Requirement 1 ▸
Using the overview of United States bankruptcy laws, answer the following:
(a) Which title of the United States Code contains the Bankruptcy Code?
(b) Which act later amended the Bankruptcy Act of 1898?
(c) What kind of bankruptcies does Chapter 12 of the Bankruptcy Code deal with?

United States Bankruptcy Laws
As a bankruptcy attorney, I know there are a lot of questions about bankruptcy, I hope this blog will answer your questions.
The Bankruptcy laws are found in the U.S. Bankruptcy Code
which is Title 11 of the United States Code (USC)
Article 1, Section 8 of the United States Constitution
empowers Congress to enact uniform laws on Bankruptcy. Under this grant of
authority Congress passed the Bankruptcy Act of 1898, which was amended later
by the Chandler Act of 1938. The 1898 Act established the bankruptcy court
systems. The 1978 Bankruptcy Reform Act repealed the Bankruptcy Act of 1898 and
the 1978 Act created the Bankruptcy Code. In 1986 the Bankruptcy Code was
amended to add the bankruptcy trustee system to undertake the administrative
responsibilities of the Federal Bankruptcy courts. In addition the 1986
amendments added Chapter 12 to the Bankruptcy Code, which deals with
bankruptcies for family farmers. The Bankruptcy Reform Act of 1994 made
substantial changes in the ways mortgages are handled in the bankruptcy system.

Requirement 2 ▸ Reproduce the part of the rows that runs from the start of the rows through the line containing "[191,150,330,242]", both ends included, and leave the pictures out.

Stored data ▸
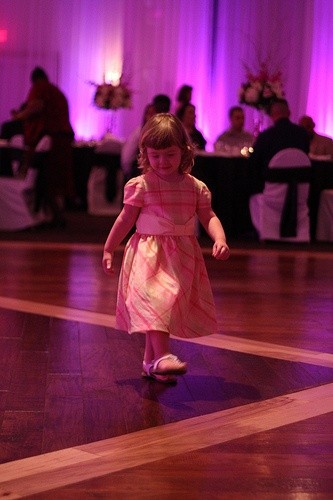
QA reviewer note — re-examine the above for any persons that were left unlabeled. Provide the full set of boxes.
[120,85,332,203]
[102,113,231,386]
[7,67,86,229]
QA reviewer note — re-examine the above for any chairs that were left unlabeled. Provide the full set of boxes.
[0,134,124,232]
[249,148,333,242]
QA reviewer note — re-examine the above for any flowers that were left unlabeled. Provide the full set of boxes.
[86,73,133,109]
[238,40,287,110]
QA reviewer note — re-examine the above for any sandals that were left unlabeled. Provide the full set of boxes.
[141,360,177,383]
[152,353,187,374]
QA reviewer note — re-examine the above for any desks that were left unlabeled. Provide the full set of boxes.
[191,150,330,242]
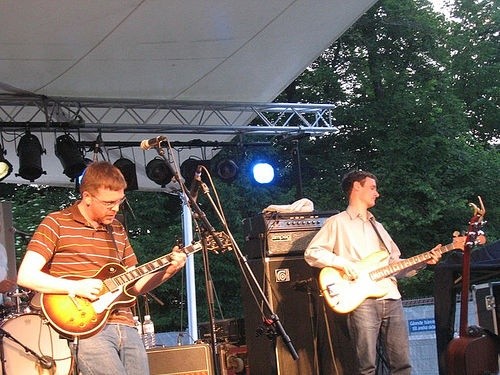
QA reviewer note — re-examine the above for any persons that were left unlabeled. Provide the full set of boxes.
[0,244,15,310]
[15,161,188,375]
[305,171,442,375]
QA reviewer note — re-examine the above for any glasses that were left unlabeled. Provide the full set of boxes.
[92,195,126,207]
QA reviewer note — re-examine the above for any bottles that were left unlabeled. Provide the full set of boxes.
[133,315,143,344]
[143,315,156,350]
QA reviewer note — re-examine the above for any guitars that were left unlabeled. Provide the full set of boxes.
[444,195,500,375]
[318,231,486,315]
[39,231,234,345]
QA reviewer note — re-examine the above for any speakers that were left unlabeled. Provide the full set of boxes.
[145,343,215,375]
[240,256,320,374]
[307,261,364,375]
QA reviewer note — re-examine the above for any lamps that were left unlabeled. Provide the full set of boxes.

Task result 1 ▸
(a) Title 11
(b) The Chandler Act of 1938
(c) Bankruptcies for family farmers

Task result 2 ▸
QA reviewer note — re-examine the above for any persons that were left unlabeled. Provide the full set of boxes.
[120,85,332,203]
[102,113,231,386]
[7,67,86,229]
QA reviewer note — re-examine the above for any chairs that were left unlabeled. Provide the full set of boxes.
[0,134,124,232]
[249,148,333,242]
QA reviewer note — re-examine the above for any flowers that were left unlabeled. Provide the full set of boxes.
[86,73,133,109]
[238,40,287,110]
QA reviewer note — re-examine the above for any sandals that were left unlabeled. Provide the full set of boxes.
[141,360,177,383]
[152,353,187,374]
QA reviewer note — re-examine the above for any desks that were left unlabeled. Provide the full set of boxes.
[191,150,330,242]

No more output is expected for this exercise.